Since masks are in high demand, people are getting creative and making their own masks at home. But not all masks are created equal. Take Dr. Greene’s simple mask safety test to determine if your mask is effective or not.
Simple Mask Safety Test Video Transcript
Dr. Greene:
[00:00:00] Hi. I am Dr. Alan Greene and I want to talk to you for a moment about homemade masks because not all homemade masks are created equal. They can be great, but some of them are far more effective than others. First, there are all kinds of different fabrics; there’s t-shirts, there’s bandanas and scarves and vacuum cleaner bags, and there’s a number of layers of fabric there are, and I want to give you a simple, powerful way to tell if your mask is doing the job you want.
[00:00:27] So, let me back up just a second and tell you how this whole thing works. If you inhale a Coronavirus particles, then they get into the cells in the lining of your lungs and start to reproduce and reproduce more and more and more viruses, increasing exponentially within 12 hours. So that within three days, well before you often have symptoms of any kind at all, every breath you exhale has millions of virus particles in it. And they travel primarily in tiny, tiny water droplets and they’re invisible to you, but there’s a way you can see them. If you blow onto a mirror and fog the mirror, what you see are those water droplets and they’re there every time, even though you don’t see them, and they’re in the air in the cloud, in front of your face.

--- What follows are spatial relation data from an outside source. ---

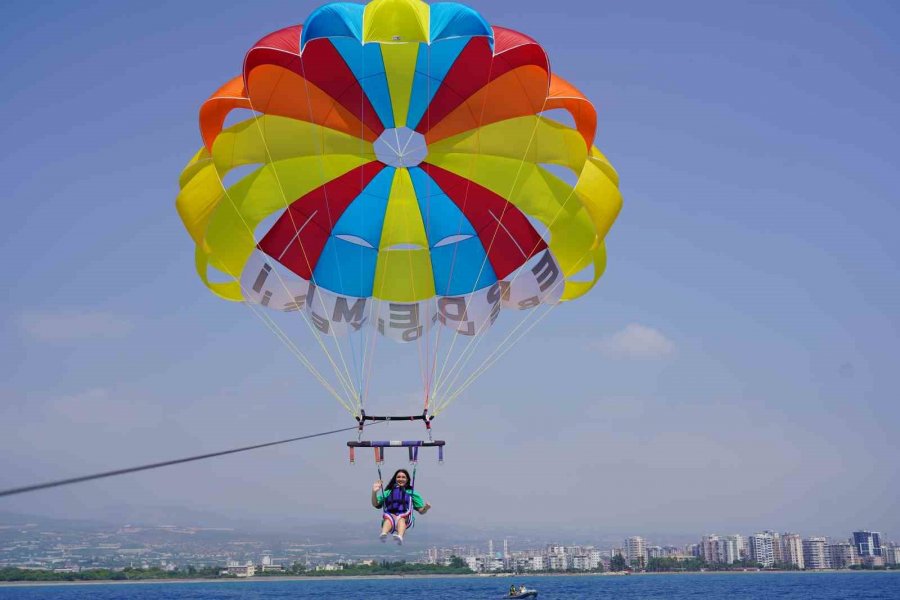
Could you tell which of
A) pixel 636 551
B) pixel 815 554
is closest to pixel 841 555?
pixel 815 554

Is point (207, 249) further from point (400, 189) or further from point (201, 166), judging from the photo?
point (400, 189)

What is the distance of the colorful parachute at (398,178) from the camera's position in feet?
38.1

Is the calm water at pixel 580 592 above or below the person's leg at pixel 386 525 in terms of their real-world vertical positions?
below

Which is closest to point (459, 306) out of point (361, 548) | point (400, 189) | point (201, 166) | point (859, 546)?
point (400, 189)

[00:01:11] If you cough, probably six feet in front, if you’re standing maybe four or five feet in front, if you’re just breathing probably three feet in front, they’re there as an invisible cloud in the air and then settle and they settle onto the ground in front of you, or if you’re standing in front of a kitchen counter or a bathroom counter onto the counter and create a little veneer there.
[00:01:30] Or if you’re in a grocery store on your cart or on the shelf in front of you, and that’s what you want to block. So different kinds of fabrics. It turns out the N95 masks that we use as physicians and other healthcare providers is named N95 because it blocks 95% of the particles going through. A double layer bandana, maybe only an N16.
[00:01:53] So, you want to choose your fabric carefully, something that the droplets don’t get through and here’s how you tell. Very simply hold it in front of your face and try to fog the mirror. If it’s easy to create, get water droplets on the other side, the mask isn’t doing as good a job as you might say. AA or a bandana may only be an N16. It turns out that high thread count, like a high thread count pillowcase, is better, vacuum cleaner bags, in fact, are great. Flannel works really well.
[00:02:21] I tried with a tee shirt and pulled it up the way the online videos say and fogged the mirror easily. Did it with a hand towel and I can’t breathe through it easily but no fogging in the mirror. More comfortable though I found flannel pajamas and just doing like that, I cannot fog a mirror. It’s comfortable on my face and easy to make something out of. So, check your materials and stay safe.